* [Directions for this task]:
Exact transcript, pictures excluded: write out every record below.
• • • • • • •
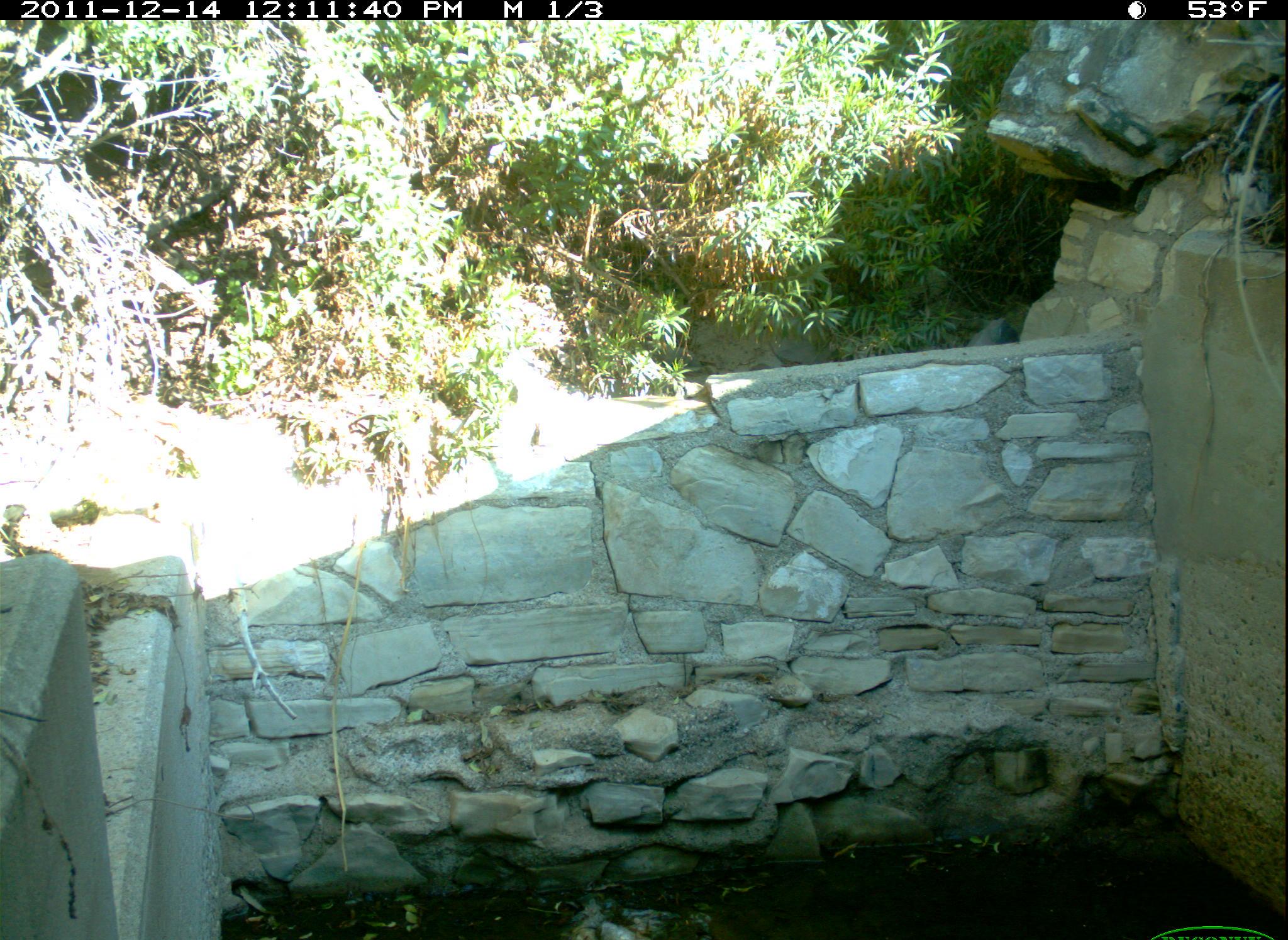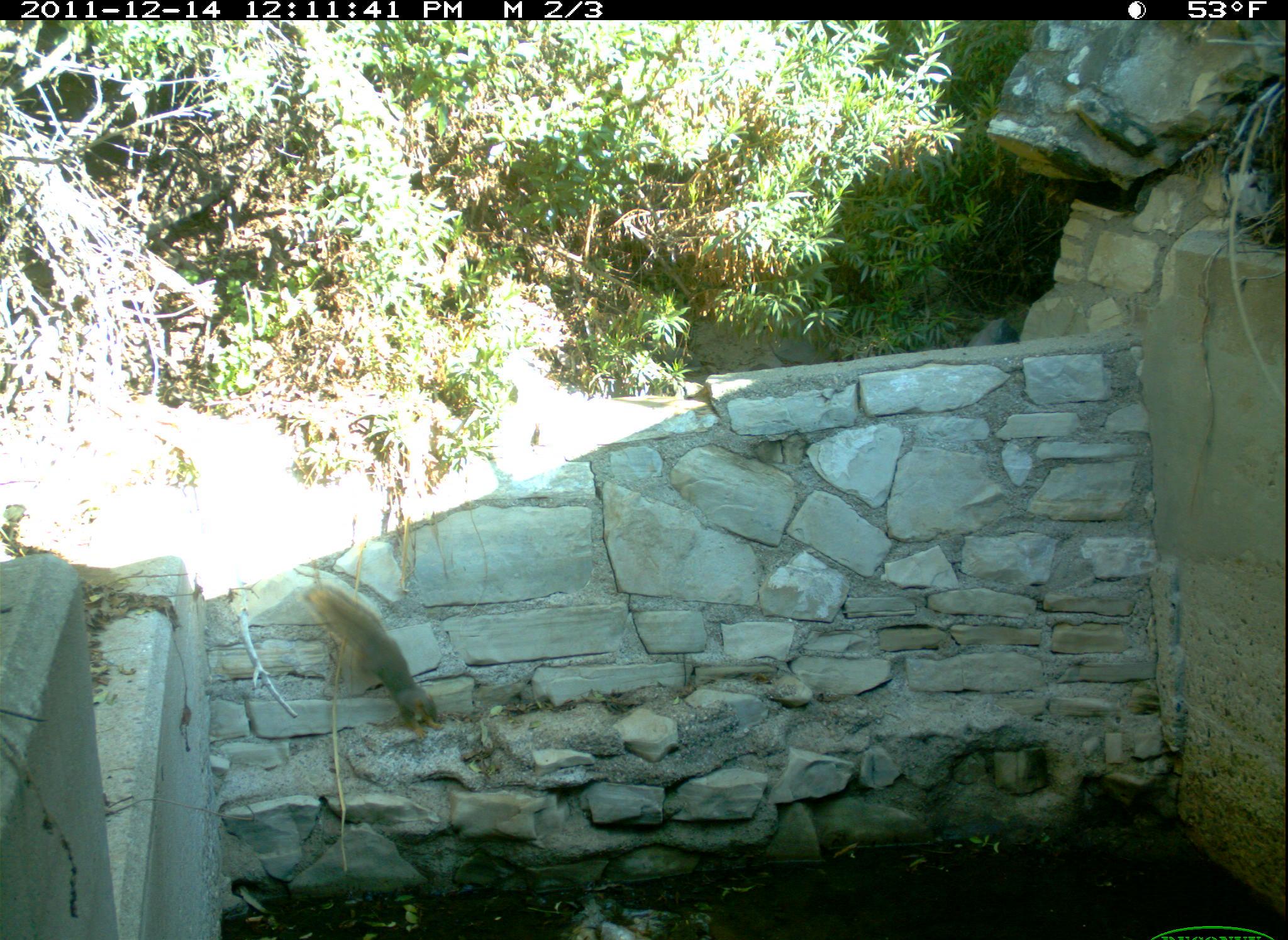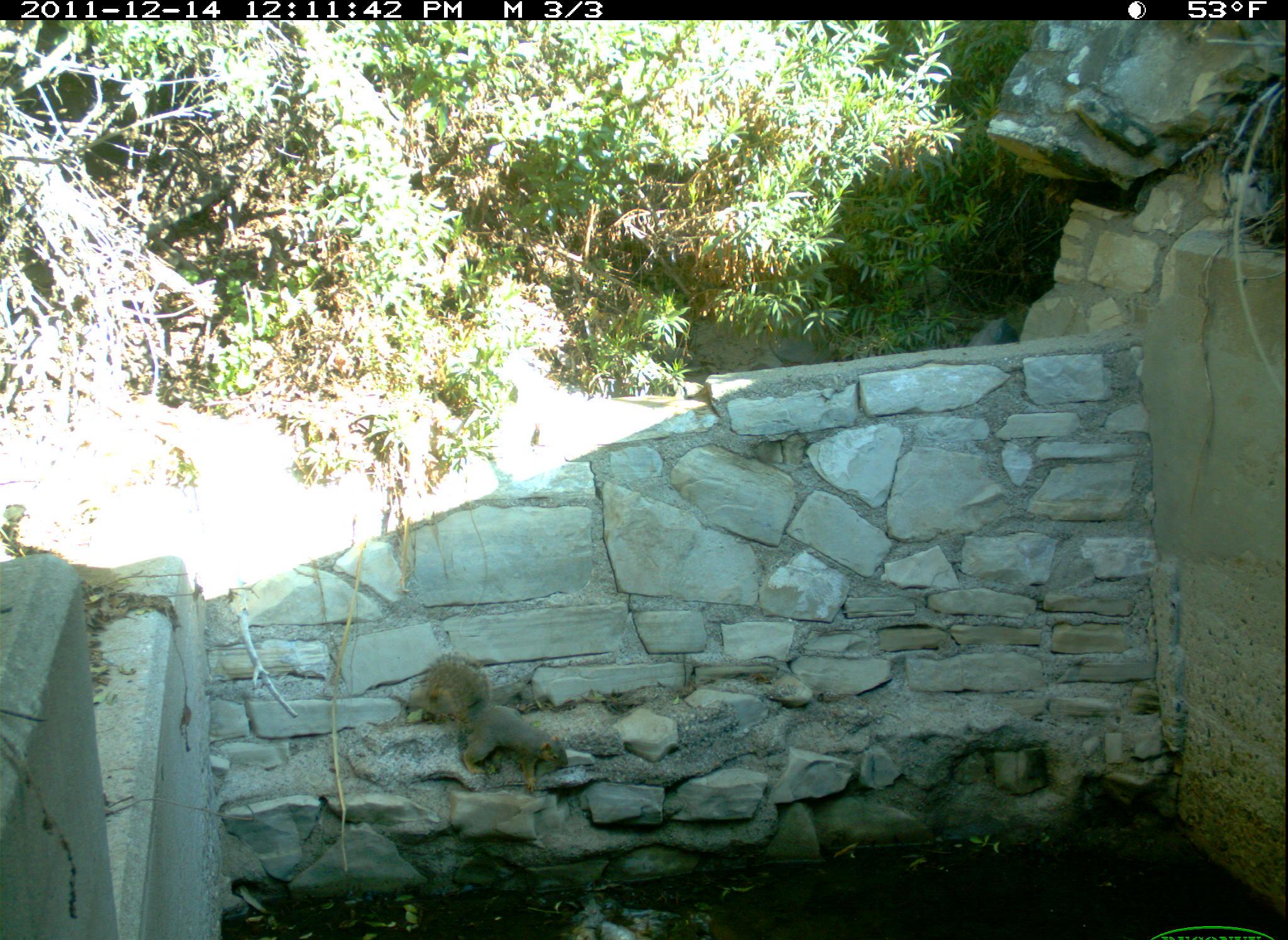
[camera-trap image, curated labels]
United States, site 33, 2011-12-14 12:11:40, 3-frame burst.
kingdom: Animalia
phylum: Chordata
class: Mammalia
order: Rodentia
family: Sciuridae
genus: Sciurus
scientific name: Sciurus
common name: squirrel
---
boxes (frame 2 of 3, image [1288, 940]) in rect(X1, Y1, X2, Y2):
squirrel: rect(290, 565, 465, 757)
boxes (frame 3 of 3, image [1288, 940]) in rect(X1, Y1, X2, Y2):
squirrel: rect(460, 697, 586, 788)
• • • • • • •
* [Task solution]:
[camera-trap image, curated labels]
United States, site 33, 2011-12-14 12:11:40, 3-frame burst.
kingdom: Animalia
phylum: Chordata
class: Mammalia
order: Rodentia
family: Sciuridae
genus: Sciurus
scientific name: Sciurus
common name: squirrel
---
boxes (frame 2 of 3, image [1288, 940]) in rect(X1, Y1, X2, Y2):
squirrel: rect(290, 565, 465, 757)
boxes (frame 3 of 3, image [1288, 940]) in rect(X1, Y1, X2, Y2):
squirrel: rect(460, 697, 586, 788)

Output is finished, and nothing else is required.